If I could get Bengal out of coalition, ally Bahmanis as replacement of Vijayanagar (Bahmanis is Shia so doesn't care about my wars with Indonesian Sunnis), then maybe I could try attacking Ming to break the coalition and deal with rebellious vassals? It would require at least 5-10 years of peace.

There's also a problem of printing press coming, and due to Echigo gold mine I don't have any mana saved for that.

#eu4



Post 7 - Originally published on Google+ on 2017-07-17 21:43:49 UTC

Yamana: Part 07: 1545-1556: Stability Achieved

Subject liberty desire levels are ridiculously high. Apparently my old fix no longer works because they moved some files around - and then applied even dumber levels, now counting marches together with vassals, even though separate relative strength counting that was literally the only reason to use marches.

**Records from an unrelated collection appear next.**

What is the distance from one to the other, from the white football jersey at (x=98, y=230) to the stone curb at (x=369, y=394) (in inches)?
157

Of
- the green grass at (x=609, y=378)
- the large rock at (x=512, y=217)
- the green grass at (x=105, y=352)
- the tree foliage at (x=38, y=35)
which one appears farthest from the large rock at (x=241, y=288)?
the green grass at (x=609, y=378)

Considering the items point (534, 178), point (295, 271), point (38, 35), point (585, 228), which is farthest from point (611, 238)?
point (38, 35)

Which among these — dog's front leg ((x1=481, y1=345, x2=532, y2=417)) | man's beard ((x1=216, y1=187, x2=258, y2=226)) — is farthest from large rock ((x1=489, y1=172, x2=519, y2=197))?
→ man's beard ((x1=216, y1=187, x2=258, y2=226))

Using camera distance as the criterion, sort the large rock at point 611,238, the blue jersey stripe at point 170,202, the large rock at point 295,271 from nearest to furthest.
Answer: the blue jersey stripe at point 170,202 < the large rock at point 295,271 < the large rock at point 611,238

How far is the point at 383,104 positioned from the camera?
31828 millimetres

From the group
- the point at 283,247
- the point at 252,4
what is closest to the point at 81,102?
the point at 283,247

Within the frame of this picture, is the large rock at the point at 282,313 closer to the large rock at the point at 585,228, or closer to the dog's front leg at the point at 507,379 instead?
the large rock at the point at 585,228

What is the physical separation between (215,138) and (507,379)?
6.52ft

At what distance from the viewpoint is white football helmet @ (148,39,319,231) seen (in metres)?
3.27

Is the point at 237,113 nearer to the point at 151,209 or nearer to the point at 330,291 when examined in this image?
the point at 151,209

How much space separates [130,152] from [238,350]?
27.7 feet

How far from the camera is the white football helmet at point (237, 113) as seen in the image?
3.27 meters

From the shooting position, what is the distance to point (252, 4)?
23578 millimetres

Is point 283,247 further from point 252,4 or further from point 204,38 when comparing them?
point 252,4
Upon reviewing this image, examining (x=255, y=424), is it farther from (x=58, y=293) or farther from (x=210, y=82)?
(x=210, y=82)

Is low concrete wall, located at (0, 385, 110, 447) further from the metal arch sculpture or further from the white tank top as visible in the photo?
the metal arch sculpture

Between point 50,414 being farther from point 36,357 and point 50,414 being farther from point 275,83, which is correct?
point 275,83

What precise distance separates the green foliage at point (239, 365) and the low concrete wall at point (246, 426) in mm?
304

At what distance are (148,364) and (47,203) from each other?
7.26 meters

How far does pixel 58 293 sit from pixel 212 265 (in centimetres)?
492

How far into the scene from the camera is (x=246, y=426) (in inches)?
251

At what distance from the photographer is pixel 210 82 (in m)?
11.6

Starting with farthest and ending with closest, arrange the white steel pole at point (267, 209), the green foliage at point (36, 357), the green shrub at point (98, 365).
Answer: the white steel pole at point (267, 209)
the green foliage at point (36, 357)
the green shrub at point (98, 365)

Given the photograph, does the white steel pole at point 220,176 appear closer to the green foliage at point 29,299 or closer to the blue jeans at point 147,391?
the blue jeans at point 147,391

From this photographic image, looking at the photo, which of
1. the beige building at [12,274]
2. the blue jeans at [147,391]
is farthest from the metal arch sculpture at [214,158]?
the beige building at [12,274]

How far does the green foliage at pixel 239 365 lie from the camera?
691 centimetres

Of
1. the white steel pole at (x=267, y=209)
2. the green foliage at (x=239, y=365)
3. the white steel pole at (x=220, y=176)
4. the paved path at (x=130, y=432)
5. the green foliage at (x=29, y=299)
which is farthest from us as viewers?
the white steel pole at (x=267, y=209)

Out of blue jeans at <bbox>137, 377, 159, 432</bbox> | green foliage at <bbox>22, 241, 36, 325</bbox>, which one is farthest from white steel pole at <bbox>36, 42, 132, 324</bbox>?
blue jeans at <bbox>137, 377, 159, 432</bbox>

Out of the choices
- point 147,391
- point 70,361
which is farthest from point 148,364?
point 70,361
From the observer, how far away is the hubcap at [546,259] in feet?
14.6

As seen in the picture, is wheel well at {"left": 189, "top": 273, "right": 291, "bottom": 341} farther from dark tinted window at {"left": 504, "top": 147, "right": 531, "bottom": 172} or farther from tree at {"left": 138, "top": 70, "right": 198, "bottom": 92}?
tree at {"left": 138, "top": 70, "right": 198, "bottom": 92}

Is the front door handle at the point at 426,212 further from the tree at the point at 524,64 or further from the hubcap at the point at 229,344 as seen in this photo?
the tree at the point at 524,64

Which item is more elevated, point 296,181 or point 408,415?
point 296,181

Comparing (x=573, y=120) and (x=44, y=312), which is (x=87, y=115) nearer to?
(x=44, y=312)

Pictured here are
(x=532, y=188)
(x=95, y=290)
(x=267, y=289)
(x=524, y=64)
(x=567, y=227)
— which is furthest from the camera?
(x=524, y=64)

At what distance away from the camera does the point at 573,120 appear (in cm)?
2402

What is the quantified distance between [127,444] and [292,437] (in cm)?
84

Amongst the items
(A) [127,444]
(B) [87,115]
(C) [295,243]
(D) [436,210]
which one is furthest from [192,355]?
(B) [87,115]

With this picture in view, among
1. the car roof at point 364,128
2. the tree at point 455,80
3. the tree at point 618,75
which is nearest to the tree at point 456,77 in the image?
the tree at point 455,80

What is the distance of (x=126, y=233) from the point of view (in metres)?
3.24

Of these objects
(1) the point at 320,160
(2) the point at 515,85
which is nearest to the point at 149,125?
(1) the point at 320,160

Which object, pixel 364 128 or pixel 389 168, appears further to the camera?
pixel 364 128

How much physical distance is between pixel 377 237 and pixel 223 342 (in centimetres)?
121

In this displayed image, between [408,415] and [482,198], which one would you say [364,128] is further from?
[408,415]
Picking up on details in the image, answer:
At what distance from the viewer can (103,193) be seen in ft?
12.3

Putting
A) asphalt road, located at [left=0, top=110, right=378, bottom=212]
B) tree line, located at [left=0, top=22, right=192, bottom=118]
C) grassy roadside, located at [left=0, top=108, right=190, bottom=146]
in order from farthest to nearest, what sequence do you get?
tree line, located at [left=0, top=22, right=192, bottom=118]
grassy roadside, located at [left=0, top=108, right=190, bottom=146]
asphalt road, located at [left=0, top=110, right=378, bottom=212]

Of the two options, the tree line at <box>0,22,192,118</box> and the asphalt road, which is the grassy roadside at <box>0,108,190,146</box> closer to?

Well, fix reapplied, and numbers much more reasonable, I still had a problem with Ming-supported Ternare and their ally Kutai - so I released Ternare then rediplovassalized them. Then I asked them to go Shinto (+100% liberty desire), released them (resets it), and diplovassalized them for third time.

Another thing is that turning vassal into a march or back resets forced religion modifier, which is probably a bug.

I spent another decade simply stabilizing, annexed a vassal, setup CN in Australia, some colonies in Africa, tributary in Benin. Once printing press spawned I dev pushed Kyoto for it.

Coalition against me disbanded, and Ming actually asked if I wanted to be their tributary. A bit late for that now. I'm nearly first great power, printing press or 40dev stands between me and Ming, but it's somewhat fictional as they have 142 income to my 98.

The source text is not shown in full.